Print the lines of the entries below from the one with "Workshop Risotos1 (Foto: Mais" through the final line, exactly as they appear. The pictures are not part of the copy.

»»

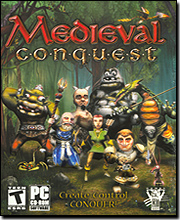 Image of Medieval Conquest for Windows PC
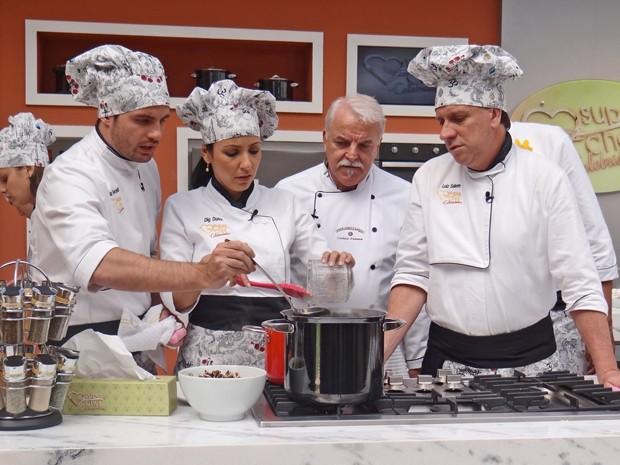 Workshop Risotos1 (Foto: Mais Você / TV Globo)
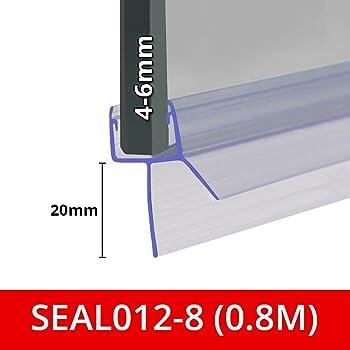 7 mm 8 mm UKM02 Joint de Remplacement 1 Pi/èce 150 cm STEIGNER Joint Magn/étique pour les Vitres d/'une /Épaisseur 6 mm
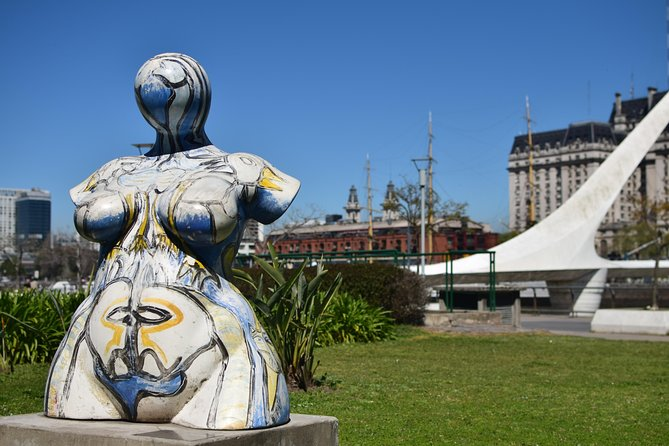 Private Buenos Aires City Tour from Cruise Terminal, Buenos Aires, ARGENTINA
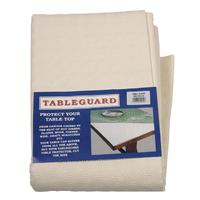 Table Protector 135x220cm (53x86'')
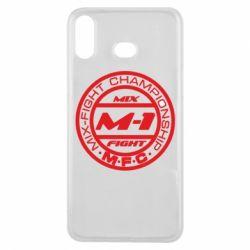 Чехол для Samsung A6s M-1 Logo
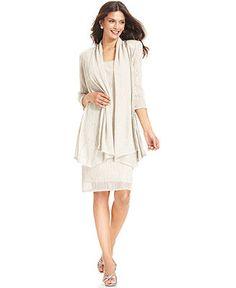 R&M Richards Sleeveless Metallic Dress and Jacket - Wedding Dresses - Women - Macy's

««

■ RESULT BELOW:
 Workshop Risotos1 (Foto: Mais Você / TV Globo)
 7 mm 8 mm UKM02 Joint de Remplacement 1 Pi/èce 150 cm STEIGNER Joint Magn/étique pour les Vitres d/'une /Épaisseur 6 mm
 Private Buenos Aires City Tour from Cruise Terminal, Buenos Aires, ARGENTINA
 Table Protector 135x220cm (53x86'')
 Чехол для Samsung A6s M-1 Logo
 R&M Richards Sleeveless Metallic Dress and Jacket - Wedding Dresses - Women - Macy's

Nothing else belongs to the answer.